Jackson Larry R, Piccini Jonathan P, Cyr Derek D, Roe Matthew T, Neely Megan L, Martinez Felipe, Lüscher Thomas F, Lopes Renato D, Winters Kenneth J, White Harvey D, Armstrong Paul W, Fox Keith A A, Prabhakaran Dorairaj, Bhatt Deepak L, Magnus Ohman E, Corbalán Ramón
Division of Cardiology, Department of Medicine, Duke University School of Medicine, Durham, North Carolina.
Duke Clinical Research Institute, Durham, North Carolina.
Clin Cardiol. 2016 Sep;39(9):497-506. doi: 10.1002/clc.22562. Epub 2016 Jul 28.

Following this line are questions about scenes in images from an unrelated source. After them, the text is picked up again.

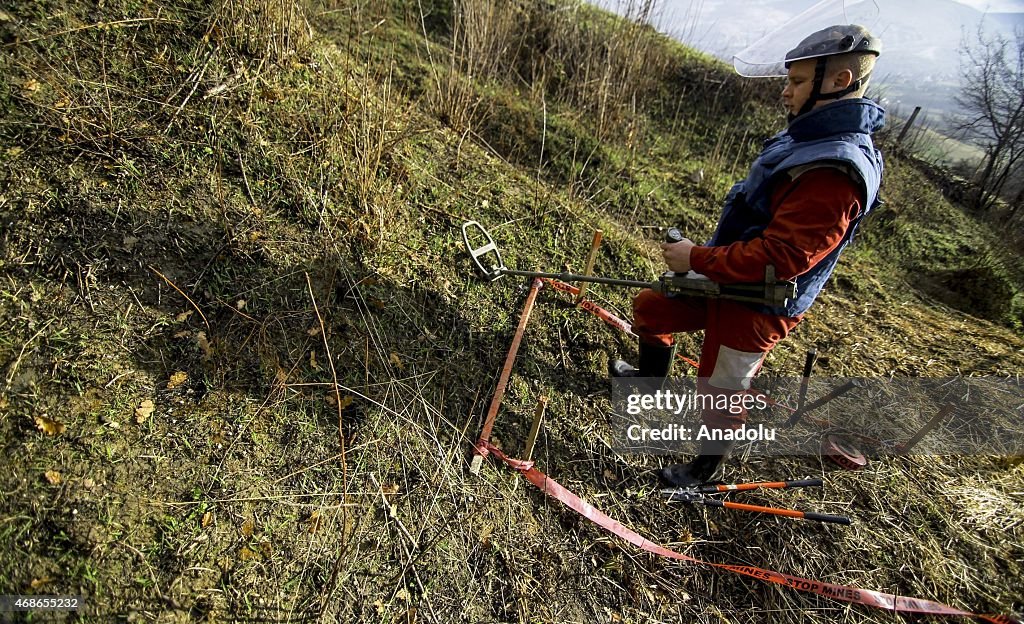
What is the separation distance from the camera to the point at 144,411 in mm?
2039

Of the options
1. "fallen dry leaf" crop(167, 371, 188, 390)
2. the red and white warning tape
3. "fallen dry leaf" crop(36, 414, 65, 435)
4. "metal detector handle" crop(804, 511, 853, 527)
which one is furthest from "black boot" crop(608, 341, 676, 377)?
"fallen dry leaf" crop(36, 414, 65, 435)

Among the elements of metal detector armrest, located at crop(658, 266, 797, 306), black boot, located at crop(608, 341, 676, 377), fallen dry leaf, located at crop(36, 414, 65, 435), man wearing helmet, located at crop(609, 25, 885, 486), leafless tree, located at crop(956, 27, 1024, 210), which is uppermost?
leafless tree, located at crop(956, 27, 1024, 210)

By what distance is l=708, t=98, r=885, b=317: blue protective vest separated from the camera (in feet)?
5.70

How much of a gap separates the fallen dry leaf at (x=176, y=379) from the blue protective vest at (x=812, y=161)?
2.65 m

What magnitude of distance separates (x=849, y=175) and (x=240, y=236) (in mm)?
2862

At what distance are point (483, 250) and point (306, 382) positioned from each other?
54.4 inches

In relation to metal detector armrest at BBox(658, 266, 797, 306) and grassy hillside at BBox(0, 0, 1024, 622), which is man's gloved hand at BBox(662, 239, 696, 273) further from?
grassy hillside at BBox(0, 0, 1024, 622)

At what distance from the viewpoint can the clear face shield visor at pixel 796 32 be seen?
1932 mm

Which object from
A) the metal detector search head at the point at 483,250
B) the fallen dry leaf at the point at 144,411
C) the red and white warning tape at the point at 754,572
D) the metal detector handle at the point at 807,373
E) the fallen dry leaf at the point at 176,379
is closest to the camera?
the fallen dry leaf at the point at 144,411

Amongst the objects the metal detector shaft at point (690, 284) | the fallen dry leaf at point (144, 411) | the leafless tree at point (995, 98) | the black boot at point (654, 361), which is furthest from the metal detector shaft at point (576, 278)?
the leafless tree at point (995, 98)

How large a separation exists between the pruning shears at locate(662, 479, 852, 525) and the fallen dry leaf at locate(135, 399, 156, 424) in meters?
2.57

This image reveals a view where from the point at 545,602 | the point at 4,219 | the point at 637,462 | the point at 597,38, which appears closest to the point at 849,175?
the point at 637,462

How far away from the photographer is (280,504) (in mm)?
2072

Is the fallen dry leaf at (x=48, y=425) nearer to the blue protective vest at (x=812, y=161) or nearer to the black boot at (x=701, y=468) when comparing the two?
the black boot at (x=701, y=468)
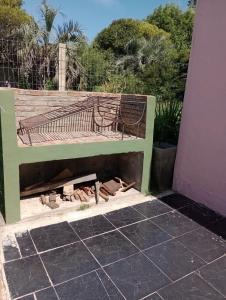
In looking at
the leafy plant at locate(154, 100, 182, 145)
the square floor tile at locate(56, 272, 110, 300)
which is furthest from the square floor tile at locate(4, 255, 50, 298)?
the leafy plant at locate(154, 100, 182, 145)

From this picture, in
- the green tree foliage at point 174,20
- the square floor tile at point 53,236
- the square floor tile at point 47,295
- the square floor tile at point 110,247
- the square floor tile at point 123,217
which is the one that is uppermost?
the green tree foliage at point 174,20

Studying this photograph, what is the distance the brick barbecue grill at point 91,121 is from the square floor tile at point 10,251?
1.49 m

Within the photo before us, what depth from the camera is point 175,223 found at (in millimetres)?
3656

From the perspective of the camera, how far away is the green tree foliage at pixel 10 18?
877 centimetres

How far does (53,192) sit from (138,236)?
1.64 metres

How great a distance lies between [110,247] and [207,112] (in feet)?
7.68

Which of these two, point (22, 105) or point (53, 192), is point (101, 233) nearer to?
point (53, 192)

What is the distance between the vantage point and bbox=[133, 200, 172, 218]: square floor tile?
12.8 ft

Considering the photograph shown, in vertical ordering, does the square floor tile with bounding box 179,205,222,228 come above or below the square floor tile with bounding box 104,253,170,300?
above

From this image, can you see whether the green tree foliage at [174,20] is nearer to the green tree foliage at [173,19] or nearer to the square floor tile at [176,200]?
the green tree foliage at [173,19]

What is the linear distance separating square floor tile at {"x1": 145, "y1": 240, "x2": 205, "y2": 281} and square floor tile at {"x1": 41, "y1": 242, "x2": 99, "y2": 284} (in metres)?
0.68

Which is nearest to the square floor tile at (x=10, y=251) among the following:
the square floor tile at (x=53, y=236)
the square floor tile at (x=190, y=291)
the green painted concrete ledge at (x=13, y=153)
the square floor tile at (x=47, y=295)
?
the square floor tile at (x=53, y=236)

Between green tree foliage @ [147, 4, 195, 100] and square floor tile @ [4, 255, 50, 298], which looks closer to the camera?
square floor tile @ [4, 255, 50, 298]

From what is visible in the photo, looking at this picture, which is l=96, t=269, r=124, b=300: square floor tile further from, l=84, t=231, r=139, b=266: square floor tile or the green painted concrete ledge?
the green painted concrete ledge
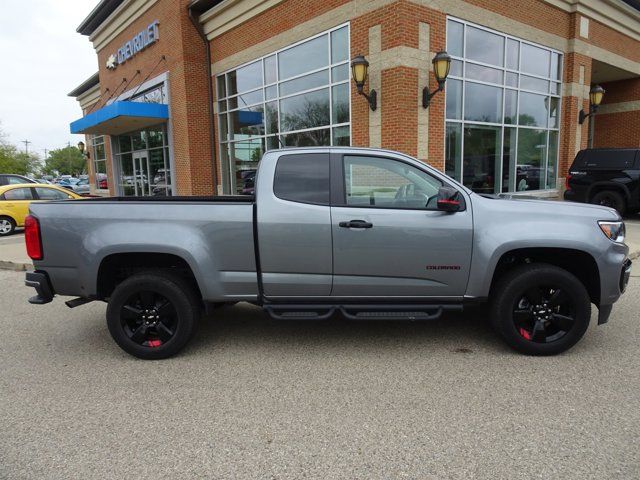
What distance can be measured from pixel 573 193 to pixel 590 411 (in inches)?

Associations between atrial fibrillation (AF), outcomes, and response to antiplatelet therapies in patients with acute coronary syndrome (ACS) managed medically without revascularization remain uncertain. We examined these associations for medically managed ACS patients randomized to dual antiplatelet therapy (DAPT) using patient data from the TRILOGY ACS trial. DAPT included aspirin plus clopidogrel 75 mg/d or prasugrel 10 mg/d (5 mg/d for those <60 kg or age ≥75 years). Patients receiving oral anticoagulants were excluded. Cox proportional hazards regression modeling was used to characterize associations between patients with AF (AF+) vs those without (AF-) and risk of ischemic and bleeding events, and to explore effects of randomized treatment on outcomes. Among 9101 patients with baseline AF status, 710 (7.8%) had AF. AF+ patients were older and had more comorbidities. Unadjusted associations of the composite of cardiovascular death/myocardial infarction/stroke were significantly higher among AF patients at 30 months (31.1% vs 18.4%; HR: 1.61, 95% CI: 1.35-1.92, P < 0.001), but differences did not persist after adjustment (HR: 1.16, 95% CI: 0.97-1.39, P = 0.11). When individual components of the composite endpoint were evaluated, 30-month risk of events in AF+ patients was significantly higher. Thirty-month risk of all-cause death was significantly higher in AF+ patients: 18.1% vs 11.1% (HR: 1.62, 95% CI: 1.30-2.02, P < 0.001). There was no significant interaction with randomized treatment and AF for the primary endpoint. Among medically managed high-risk ACS patients receiving DAPT, AF was associated with higher unadjusted risks of ischemic and bleeding outcomes that were similar by treatment group.
在未经血运重建而接受药物治疗的急性冠状动脉综合征(ACS)患者中,心房颤动(AF)、预后以及对抗血小板治疗的反应之间的关联仍不明确。我们利用TRILOGY ACS试验的患者数据,对随机接受双联抗血小板治疗(DAPT)的药物治疗ACS患者的这些关联进行了研究。DAPT包括阿司匹林加氯吡格雷75 mg/天或普拉格雷10 mg/天(体重<60 kg或年龄≥75岁者为5 mg/天)。排除接受口服抗凝剂的患者。采用Cox比例风险回归模型来描述AF患者(AF+)与非AF患者(AF-)之间的关联以及缺血和出血事件的风险,并探讨随机治疗对预后的影响。在9101例有基线AF状态的患者中,710例(7.8%)有AF。AF+患者年龄更大,合并症更多。在30个月时,AF患者中心血管死亡/心肌梗死/卒中复合终点的未调整关联显著更高(31.1%对18.4%;HR:1.61,95%CI:1.35 - 1.92,P<0.001),但调整后差异未持续存在(HR:1.16,95%CI:0.97 - 1.39,P = 0.11)。当评估复合终点的各个组成部分时,AF+患者30个月的事件风险显著更高。AF+患者30个月的全因死亡风险显著更高:18.1%对11.1%(HR:1.62,95%CI:1.30 - 2.02,P<0.001)。对于主要终点,随机治疗与AF之间无显著交互作用。在接受DAPT的药物治疗的高危ACS患者中,AF与更高的未调整缺血和出血结局风险相关,各治疗组情况相似。